Tapi kini, semua itu seolah hanya mimpi.
Papa dan Mama Danu berjalan mendekat. Bukannya bertanya, mereka justru langsung berdiri di samping Danu dan merangkul pundaknya. Begitu pula dengan teman-teman lainnya. Tak satu pun dari mereka mengucap sepatah kata. Semuanya terpaku oleh pemandangan yang begitu absurd, seolah mereka melangkah ke masa lalu. Atau… ke semacam bayangan dunia lain.
Danu maju beberapa langkah, menyusuri jalan setapak yang dulu ia kenal.

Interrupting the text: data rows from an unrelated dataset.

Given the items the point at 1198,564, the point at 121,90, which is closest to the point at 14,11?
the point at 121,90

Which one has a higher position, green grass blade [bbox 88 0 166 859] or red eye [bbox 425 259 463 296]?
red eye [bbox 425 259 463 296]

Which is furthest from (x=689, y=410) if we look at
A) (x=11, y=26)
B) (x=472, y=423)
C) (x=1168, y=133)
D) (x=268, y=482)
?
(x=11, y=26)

Ia menatap bangunan yang seharusnya menjadi rumah Nyai Laras. Kini hanya tersisa rangka kayu dan fondasi yang setengah terkubur tanah. Sementara bagian lain sepenuhnya ditelan belukar.
"Enggak mungkin…" gumamnya lirih. “Enggak mungkin segini rusaknya. Aku ke sini belum lama…"
Naya memeluk lengannya sendiri, tubuhnya mulai menggigil bukan karena dingin, tapi karena perasaan tidak nyaman yang tak bisa dijelaskan.
"Nu… waktu kita ke sini kemarin pun bentuknya nggak begini. Ini makin nggak masuk akal."
Bima menambahkan, "Kayak… desa ini muncul dan hilang sesuai kehendaknya."
Mereka berdiri lama di sana, menyapu pandang pada satu persatu reruntuhan yang tak bersuara. Di kejauhan, terdapat bekas sumur yang kini tertutup daun kering. Sebuah ayunan tua bergoyang pelan karena angin, seolah masih menyimpan kenangan seorang anak yang pernah bermain di sana.
Danu menunduk. Otaknya penuh pertanyaan. Apakah ini semua memang nyata? Apakah tempat ini benar-benar pernah hidup? Lalu kenapa sekarang… seolah mati sejak lama?
Mama Danu perlahan mendekat, memegang bahunya dengan lembut. "Nu… kalau kamu yakin desa ini dulu ada, mungkin memang ada sesuatu di tempat ini yang belum kita pahami."
Papa Danu menambahkan, "Dan mungkin… itu alasan kamu harus kembali ke sini."